Segundo a Sociedade Portuguesa de Pneumologia, “não existe ainda uma definição consensual sobre o que é a chamada ‘Covid Longa’”, considerando a Organização Mundial da Saúde “que a ‘condição pós-covid’ ocorre geralmente nos primeiros três meses após a infeção inicial, com um conjunto de sintomas que persistem durante pelo menos dois meses e que não são explicados por um diagnóstico alternativo”.
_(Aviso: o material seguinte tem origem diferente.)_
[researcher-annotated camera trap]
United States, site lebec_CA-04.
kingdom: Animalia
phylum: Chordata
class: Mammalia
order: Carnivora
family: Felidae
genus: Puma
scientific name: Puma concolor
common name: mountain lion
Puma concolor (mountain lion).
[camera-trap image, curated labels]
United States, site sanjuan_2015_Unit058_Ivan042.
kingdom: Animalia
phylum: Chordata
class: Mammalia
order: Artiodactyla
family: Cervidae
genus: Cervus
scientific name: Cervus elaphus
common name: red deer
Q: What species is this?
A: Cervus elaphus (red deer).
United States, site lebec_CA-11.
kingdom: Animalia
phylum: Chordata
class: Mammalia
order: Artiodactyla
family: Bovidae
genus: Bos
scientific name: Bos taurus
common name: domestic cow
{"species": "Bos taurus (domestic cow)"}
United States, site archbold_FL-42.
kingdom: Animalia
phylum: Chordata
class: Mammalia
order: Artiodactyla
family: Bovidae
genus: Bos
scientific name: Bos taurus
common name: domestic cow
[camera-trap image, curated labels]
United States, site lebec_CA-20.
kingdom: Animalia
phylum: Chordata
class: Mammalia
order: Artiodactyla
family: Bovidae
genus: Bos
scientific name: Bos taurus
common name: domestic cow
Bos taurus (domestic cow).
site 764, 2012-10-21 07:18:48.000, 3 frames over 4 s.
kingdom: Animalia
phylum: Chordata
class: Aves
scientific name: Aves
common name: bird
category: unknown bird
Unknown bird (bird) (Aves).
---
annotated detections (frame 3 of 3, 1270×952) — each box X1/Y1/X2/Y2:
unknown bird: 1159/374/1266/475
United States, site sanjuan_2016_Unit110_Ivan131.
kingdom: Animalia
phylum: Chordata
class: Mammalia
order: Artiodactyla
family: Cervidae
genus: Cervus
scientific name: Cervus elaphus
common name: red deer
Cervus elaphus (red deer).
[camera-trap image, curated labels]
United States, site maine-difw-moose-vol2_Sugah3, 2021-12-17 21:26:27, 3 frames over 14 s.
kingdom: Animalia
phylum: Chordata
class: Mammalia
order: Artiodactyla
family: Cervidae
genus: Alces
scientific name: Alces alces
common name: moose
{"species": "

Para o pneumologista João Carlos Winck, do Conselho Científico da AMM, “a Covid Longa integra o grupo das síndromes pós-infeciosas (PAIS), que incluem também a EM/SFC [Encefalomielite Miálgica/Síndrome de Fadiga Crónica]”.
“Estas condições podem provocar fadiga extrema, mal-estar pós-esforço (PEM), disfunção cognitiva, intolerância ortostática, distúrbios do sono e dor musculoesquelética, podendo tornar-se altamente incapacitantes”, acrescenta, citado no comunicado.
Em vésperas do Dia Internacional de Consciencialização para a Covid Longa, que se assinala no domingo, a AMM adianta que a invisibilidade da “doença crónica” covid longa “tem consequências profundas na vida das pessoas afetadas, incluindo perda de autonomia, dificuldades laborais e estigmatização social”, pelo que são necessárias “respostas estruturadas no sistema de saúde”.
A organização refere ainda que se calcula que mais de 400 milhões de pessoas” vivam com covid longa e que “estudos mostram ainda que mais de metade dos doentes permanece sintomática um ano após a infeção”.